Лось что-то буркнул и резко развернулся.
– Идём на допрос? – я постарался показать чрезвычайную наивность, а потом, не удержавшись, задал ему в спину риторический вопрос, – Значит, взаимовыгодный обмен сегодня не состоится?
Лось только дёрнул плечом и ускорил ход. Я неторопливо двинулся за ним к двери, ведущей на верхние этажи. Приходилось подавить в себе прямо-таки эстетическое наслаждение остановиться и понаблюдать за наливающимся уже свекольным цветом Лосём, который одной рукой открыл, а теперь с натугой удерживал тяжёлую железную дверь.
«А пружина-то там сильная», – позлорадствовал я, – «Как там в наши пионерские годы пели… не торопись-пись-пись, приободрись-дрись-дрись, мы застрахуем… нет, вот это фиг вам, не дождётесь, гражданин следователь. Главное, чтоб не сдулся от натуги, Атлант ты наш, быстроногий».
– Не тяжело? – участливо спросил я.
– Быстрее, нас ждут, – ишь вызверился, даже жилка на лбу вздулась. Не обрел, значит, ещё нужного индекса здоровья. Во всём нужна сноровка, закалка, тренировка.
– Спешу, как могу. Года, знаете ли… – я начал демонстративно шаркать ногами и закатывать глаза, а в голове предательский голос подленько завёл: «А это правда, что в молодости вы были членом суда? Ах, молодость, молодость – членом туда, членом сюда…». Жалко, что непереводимая игра слов. А то облагодетельствовал бы этого сохатого старой одесской мудростью. Тем более, что настроение просто предвкусительнейшее.

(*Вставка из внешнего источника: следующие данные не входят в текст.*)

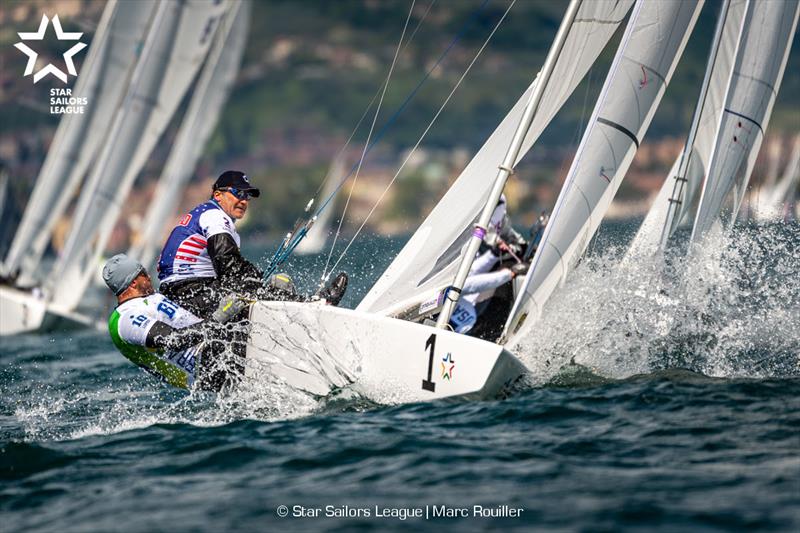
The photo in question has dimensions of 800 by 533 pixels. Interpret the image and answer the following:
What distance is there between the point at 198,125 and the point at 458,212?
41.0 ft

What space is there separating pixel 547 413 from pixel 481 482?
1320 millimetres

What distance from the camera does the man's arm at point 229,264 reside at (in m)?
6.68

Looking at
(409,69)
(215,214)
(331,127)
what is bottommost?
(215,214)

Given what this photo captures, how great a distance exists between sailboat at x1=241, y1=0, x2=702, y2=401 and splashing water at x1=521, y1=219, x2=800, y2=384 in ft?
1.52

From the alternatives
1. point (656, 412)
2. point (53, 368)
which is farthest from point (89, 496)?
point (53, 368)

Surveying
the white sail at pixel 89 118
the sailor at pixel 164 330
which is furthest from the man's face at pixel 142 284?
the white sail at pixel 89 118

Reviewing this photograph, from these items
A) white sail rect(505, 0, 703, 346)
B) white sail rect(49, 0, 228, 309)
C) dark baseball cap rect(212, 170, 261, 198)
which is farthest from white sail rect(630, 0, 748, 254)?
white sail rect(49, 0, 228, 309)

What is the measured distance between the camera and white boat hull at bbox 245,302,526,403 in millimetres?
6309

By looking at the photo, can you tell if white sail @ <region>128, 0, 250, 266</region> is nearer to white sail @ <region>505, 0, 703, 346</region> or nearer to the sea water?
the sea water

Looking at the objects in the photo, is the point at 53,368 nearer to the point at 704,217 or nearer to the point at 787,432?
the point at 704,217

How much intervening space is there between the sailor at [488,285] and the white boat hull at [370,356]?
218cm

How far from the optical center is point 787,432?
5531 millimetres

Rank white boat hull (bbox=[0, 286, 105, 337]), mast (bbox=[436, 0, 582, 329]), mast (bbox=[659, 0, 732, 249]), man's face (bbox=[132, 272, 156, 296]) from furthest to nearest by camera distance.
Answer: white boat hull (bbox=[0, 286, 105, 337]), mast (bbox=[659, 0, 732, 249]), mast (bbox=[436, 0, 582, 329]), man's face (bbox=[132, 272, 156, 296])

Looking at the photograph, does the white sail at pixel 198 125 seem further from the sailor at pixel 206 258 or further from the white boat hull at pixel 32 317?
the sailor at pixel 206 258
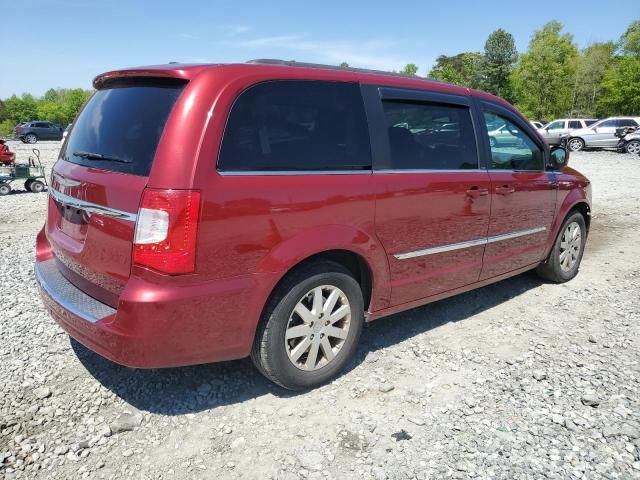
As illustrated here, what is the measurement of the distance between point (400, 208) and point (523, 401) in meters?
1.42

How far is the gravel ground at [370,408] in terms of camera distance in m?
2.46

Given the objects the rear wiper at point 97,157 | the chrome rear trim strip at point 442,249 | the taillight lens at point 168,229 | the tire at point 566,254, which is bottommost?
the tire at point 566,254

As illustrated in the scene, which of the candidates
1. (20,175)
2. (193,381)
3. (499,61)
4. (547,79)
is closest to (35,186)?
(20,175)

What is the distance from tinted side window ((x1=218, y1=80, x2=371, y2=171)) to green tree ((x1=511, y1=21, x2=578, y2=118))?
54851mm

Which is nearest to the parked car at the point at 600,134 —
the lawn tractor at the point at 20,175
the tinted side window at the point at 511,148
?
the tinted side window at the point at 511,148

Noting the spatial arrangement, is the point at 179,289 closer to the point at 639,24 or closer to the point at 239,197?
the point at 239,197

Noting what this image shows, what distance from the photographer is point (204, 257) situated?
243 centimetres

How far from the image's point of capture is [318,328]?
3029 millimetres

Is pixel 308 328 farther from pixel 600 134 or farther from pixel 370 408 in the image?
pixel 600 134

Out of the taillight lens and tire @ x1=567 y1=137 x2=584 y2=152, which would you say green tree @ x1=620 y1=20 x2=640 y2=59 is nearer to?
tire @ x1=567 y1=137 x2=584 y2=152

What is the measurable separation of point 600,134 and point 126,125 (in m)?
27.6

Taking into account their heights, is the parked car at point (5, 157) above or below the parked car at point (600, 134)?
below

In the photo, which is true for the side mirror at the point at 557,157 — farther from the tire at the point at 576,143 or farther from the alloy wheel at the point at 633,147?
the tire at the point at 576,143

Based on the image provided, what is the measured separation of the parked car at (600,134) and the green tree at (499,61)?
1544 inches
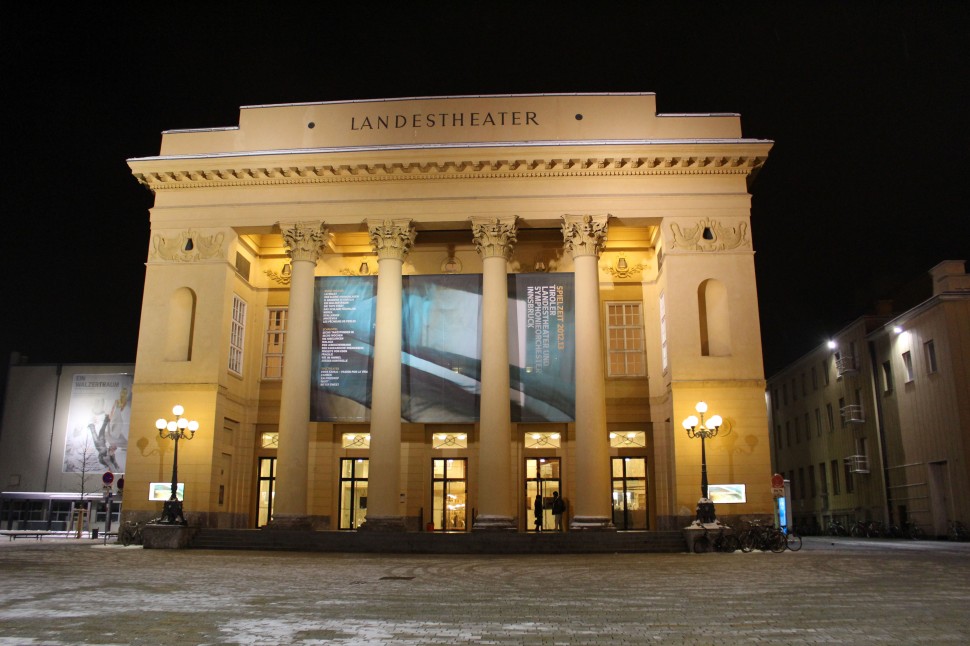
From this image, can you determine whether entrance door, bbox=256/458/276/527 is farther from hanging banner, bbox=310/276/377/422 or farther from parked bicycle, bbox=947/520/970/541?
parked bicycle, bbox=947/520/970/541

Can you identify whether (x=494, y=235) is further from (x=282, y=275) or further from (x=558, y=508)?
(x=558, y=508)

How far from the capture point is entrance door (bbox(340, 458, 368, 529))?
29516 mm

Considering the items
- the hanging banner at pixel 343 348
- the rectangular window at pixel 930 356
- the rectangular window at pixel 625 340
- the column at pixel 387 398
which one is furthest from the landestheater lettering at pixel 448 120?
the rectangular window at pixel 930 356

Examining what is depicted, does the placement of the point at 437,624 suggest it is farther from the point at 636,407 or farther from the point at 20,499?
the point at 20,499

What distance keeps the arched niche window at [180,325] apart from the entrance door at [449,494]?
9.66m

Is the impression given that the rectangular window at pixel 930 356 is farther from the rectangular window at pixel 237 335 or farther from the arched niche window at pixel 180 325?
the arched niche window at pixel 180 325

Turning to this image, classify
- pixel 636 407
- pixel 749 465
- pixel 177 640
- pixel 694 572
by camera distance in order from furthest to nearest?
pixel 636 407, pixel 749 465, pixel 694 572, pixel 177 640

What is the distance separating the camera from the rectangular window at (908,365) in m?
35.7

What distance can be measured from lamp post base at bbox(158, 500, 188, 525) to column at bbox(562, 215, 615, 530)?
11.7 m

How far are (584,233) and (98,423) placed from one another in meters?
33.1

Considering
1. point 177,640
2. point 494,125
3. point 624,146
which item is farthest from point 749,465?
point 177,640

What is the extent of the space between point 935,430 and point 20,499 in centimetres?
4749

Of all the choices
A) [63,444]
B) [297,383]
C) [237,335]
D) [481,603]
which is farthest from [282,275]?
[63,444]

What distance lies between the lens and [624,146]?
27328 mm
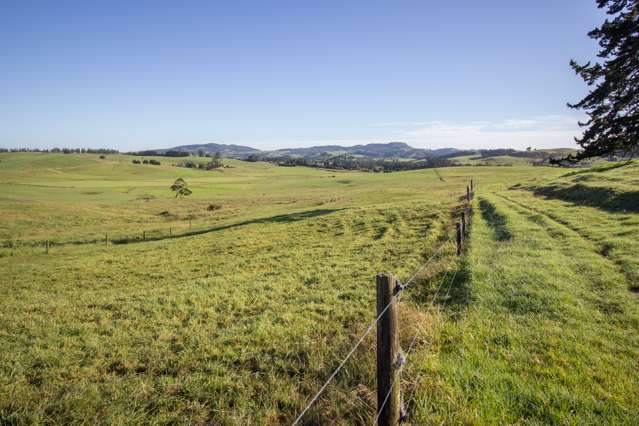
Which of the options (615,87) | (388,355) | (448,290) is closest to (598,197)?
(615,87)

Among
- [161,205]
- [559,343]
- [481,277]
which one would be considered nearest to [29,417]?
[559,343]

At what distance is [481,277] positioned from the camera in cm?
1080

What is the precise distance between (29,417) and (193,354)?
9.95 ft

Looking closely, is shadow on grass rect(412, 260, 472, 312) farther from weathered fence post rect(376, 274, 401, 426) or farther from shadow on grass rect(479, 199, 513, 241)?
shadow on grass rect(479, 199, 513, 241)

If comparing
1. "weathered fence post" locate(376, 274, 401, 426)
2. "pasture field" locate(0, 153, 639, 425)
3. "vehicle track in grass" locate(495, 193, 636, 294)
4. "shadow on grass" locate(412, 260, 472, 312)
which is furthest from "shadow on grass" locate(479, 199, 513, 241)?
"weathered fence post" locate(376, 274, 401, 426)

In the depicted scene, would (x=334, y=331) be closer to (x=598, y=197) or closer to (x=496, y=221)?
(x=496, y=221)

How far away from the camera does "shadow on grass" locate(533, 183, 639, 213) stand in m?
20.2

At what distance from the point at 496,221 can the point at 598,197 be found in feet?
29.0

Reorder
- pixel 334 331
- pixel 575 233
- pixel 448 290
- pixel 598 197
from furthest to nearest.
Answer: pixel 598 197 → pixel 575 233 → pixel 448 290 → pixel 334 331

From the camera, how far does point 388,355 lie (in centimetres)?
417

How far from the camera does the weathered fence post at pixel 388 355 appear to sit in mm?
4113

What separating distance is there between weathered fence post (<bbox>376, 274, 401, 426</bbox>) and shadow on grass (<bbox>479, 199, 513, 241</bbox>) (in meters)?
15.4

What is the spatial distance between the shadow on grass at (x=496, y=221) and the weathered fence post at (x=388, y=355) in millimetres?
15394

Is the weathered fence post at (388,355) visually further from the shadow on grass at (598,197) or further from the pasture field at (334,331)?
the shadow on grass at (598,197)
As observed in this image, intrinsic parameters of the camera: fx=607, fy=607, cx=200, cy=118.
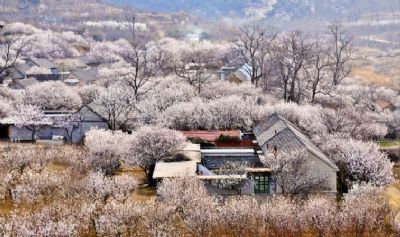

Пока я лениво поднимался по ступенькам, то неожиданно разродился интернациональными слоганами: «Попал в prison – найдут reason» и «Suomen Maa – чухонская тюрьма». Особую гордость доставило то, что Suomen Maa, то бишь финская земля или финская страна, читается как Суомен ма и размерности такого замечательного слогана не нарушает. Просто очередной перл духа. Хоть рекламное агентство открывай для такого талантища, который из меня сейчас неудержимо попёр.
Лось остановился перед дверью и стал дёргать ручку в лёгкой растерянности. Ну и что у него там?
– Проблема? – нейтрально спросил я, – Ключ потеряли?
– Никого нет и дверь заперта. Это очень странно, – он вытащил телефон и принялся названивать.
Через пять минут он обернулся ко мне, и с озабоченным видом сообщил:
– Они перепутали время и будут только через два часа. Я пока отведу вас назад в камеру.
«Ай, молодца», – я чуть не застонал от умиления, – «Они перепутали… сам ошибся, лоб ретивый, а их, значит, бес попутал. Двигать фуфло надо мягко и ненавязчиво, разделяя вину на всех, иногда слегка намекая и на себя, любимого. Молчал бы лучше, раз маяков не сечёшь».